Words from Project Director, Paul Redman during COP 21 in Paris:
Over the last two years the team behind the ‘If not us then who?’ project have been trying to build understanding, trust and solidarity. We are trying to understand what it means to save forests for the peoples that live in them. Our journey began by talking to indigenous leaders about their stories and their heroes from their communities. We then travelled with them to remote villages in Brazil, Central America, Indonesia, Peru and Congo to listen further but also, fundamentally, to record their testimonies, their daily struggle for existence, their histories. These powerful and emotional stories have not often been revealed and so by revealing them we empower them and by retelling them they are given meaning. We have made many heartfelt short films and we have taken some beautiful photographs but that is only one part of the story.
With the project and our indigenous partners we are also trying to build trust. Trust within the indigenous movement, that across the world there is a shared set of beliefs. Trust within the charity sector of the importance of local solutions. Trust within the eyes of the public of the co-existence of forests and people. Now, here in Paris at the COP 21 Climate Change conference, trust in decision makers to rely on indigenous peoples to protect the world’s forests. With this trust we can bring people together to build the solidarity we need to heal our planet.
So I regularly ask myself – because I have some trust issues – how can we trust indigenous peoples?
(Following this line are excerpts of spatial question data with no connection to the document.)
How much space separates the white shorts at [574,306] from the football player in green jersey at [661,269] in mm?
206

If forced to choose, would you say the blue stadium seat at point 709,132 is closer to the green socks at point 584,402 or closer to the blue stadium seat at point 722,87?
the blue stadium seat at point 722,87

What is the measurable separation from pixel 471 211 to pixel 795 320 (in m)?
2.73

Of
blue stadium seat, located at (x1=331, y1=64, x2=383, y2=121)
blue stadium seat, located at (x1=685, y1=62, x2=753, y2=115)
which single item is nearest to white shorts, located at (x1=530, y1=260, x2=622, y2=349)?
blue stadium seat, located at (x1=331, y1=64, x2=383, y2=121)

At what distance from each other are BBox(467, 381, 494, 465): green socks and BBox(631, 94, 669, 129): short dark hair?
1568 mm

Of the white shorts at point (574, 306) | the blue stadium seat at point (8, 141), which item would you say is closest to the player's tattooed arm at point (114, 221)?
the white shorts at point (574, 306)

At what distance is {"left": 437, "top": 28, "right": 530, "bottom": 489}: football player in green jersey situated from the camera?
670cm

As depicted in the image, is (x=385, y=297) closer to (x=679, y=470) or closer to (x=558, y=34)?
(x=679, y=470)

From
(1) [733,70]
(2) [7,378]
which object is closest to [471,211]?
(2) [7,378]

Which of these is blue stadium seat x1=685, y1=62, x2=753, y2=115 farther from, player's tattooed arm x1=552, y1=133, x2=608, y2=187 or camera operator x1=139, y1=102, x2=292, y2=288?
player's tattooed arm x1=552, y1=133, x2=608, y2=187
Over the last 2 years I have agonised over this question day and night: when conducting research and planning for a long trip; travelling through a strange country for the first time; interviewing person after person; reading the transcripts of hours and hours of interviews and pouring through these documents for accuracy and emotional truth; watching and re-watching their recorded responses for emotional clues to the veracity of their beliefs and finally distilling all of that into the short films that you can watch on-line. In doing this I have found immense reassurance in their words and actions.
Today there are peoples that understand their forests like it is the hair on their bodies. They see the spirits of their ancestors in the unique biodiversity that surrounds them and give rich spiritual meaning to these plants and landscapes. They use the forest daily, for both nourishment from food and water and for healing with medicinal plants. They have done all of these things relatively unchanged for hundreds of years and have had little impact on the forests around them. When they see their forests torn down it affects them immensely and they will fight to their last breath to keep it. There are not many peoples who will do this for our planet’s lungs. They are the white blood cells of our infected planet.
So if we need to heal this earth and protect our natural world then the answers must be in their hands. If we are ever to truly belong on this earth then the nature of belonging must be understood through them. If we believe we have to keep forests to regulate our climate and we believe that needs to be done now and quickly, then it is through them that we must look for solutions.
What if you just don’t care? What if, despite all we collectively know about the state of our planet, you still feel distant and detached from our circumstance? Then I think it is worth thinking over who we are. Despite our beautiful technological advances – the planes, trains and automobiles, the internet, the computer, the camera, the smartphone and the drone and many wonderful things besides – we are still – in our skin and bones, in our bodies that breathe air, our senses that crave the natural world, our yearly and monthly cycles, our ability to produce offspring and in our daily need for water and food – we are very much still a part of this natural world.
‘We are not fighting for nature, we are nature fighting back’
– a quote from the tattoo of a waitress in Bristol.